WHAT TO WORK ON:
1. Using the passage on Princess Margarita of Leiningen, decide whether each statement agrees with it: (a) Margarita was the eldest daughter of Karl, 6th Prince of Leiningen; (b) her mother was Grand Duchess Maria Kirillovna of Russia; (c) she held the title of Princess consort of Hohenzollern from 1965. Answer yes or no for each and quote the words of the passage that settle it.
2. Extend the passage on Princess Margarita of Leiningen, picking up after its final sentence.

EXTRACT PROVIDED:
——

Princess Margarita of Leiningen (Margarita Ileana Viktoria Alexandra Prinzessin zu Leiningen; 9 May 1932 – 16 June 1996) was a Princess of Leiningen by birth and the Princess of Hohenzollern by marriage. Margarita was the fourth child and second-eldest daughter of Karl, 6th Prince of Leiningen and his wife Grand Duchess Maria Kirillovna of Russia. Margarita was the Princess consort of Hohenzollern 6 February 1965 – 16 June 1996.

——

DATA SEGMENT:
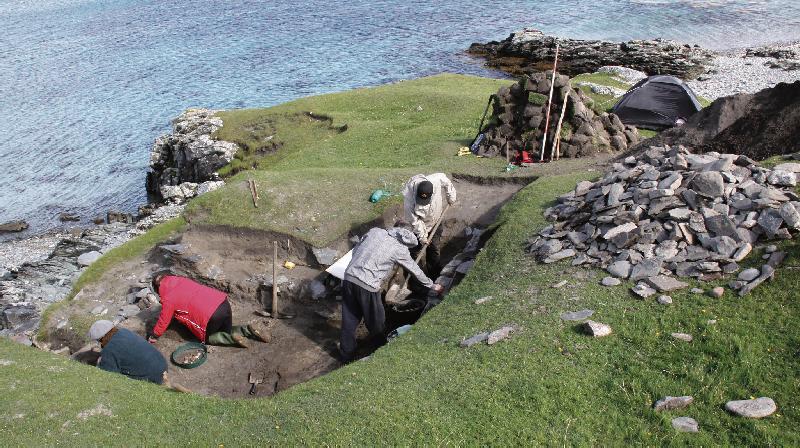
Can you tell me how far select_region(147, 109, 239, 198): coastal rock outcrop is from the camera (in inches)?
1511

——

EXPECTED ANSWERS:
1.
(a) No: "Margarita was the fourth child and second-eldest daughter of Karl, 6th Prince of Leiningen"
(b) Yes: "his wife Grand Duchess Maria Kirillovna of Russia"
(c) Yes: "Margarita was the Princess consort of Hohenzollern 6 February 1965 – 16 June 1996"

2.
Marriage and issue
Margarita married Frederick William, Hereditary Prince of Hohenzollern (later Frederick William, Prince of Hohenzollern), eldest son of Frederick, Prince of Hohenzollern, and his wife, Princess Margarete Karola of Saxony, civilly in Sigmaringen on 5 January 1951 and religiously in Amorbach on 3 February 1951. Margarita and Frederick William had three sons:

 Karl Friedrich, Prince of Hohenzollern (20 April 1952); married Countess Alexandra Schenck von Stauffenberg on 17 May 1985 and they were divorced on 21 January 2010. They have four children. He remarried  Nina de Zomer on 17 July 2010. 
 Prince Albrecht Johannes Hermann Meinrad Hubertus Michael Stephan of Hohenzollern (3 August 1954); married Nathalie Rocabado de Viets on 8 September 2001. They have two daughters:
 Princess Josephine Marie Isabelle Sophia Margarete of Hohenzollern (31 October 2002)
 Princess Eugenia Bernadette Maria Theresia Esperanza of Hohenzollern (8 June 2005)
 Prince Ferdinand of Hohenzollern (14 February 1959); married Countess Ilona Kálnoky de Köröspatak on 3 August 1996. They have three children.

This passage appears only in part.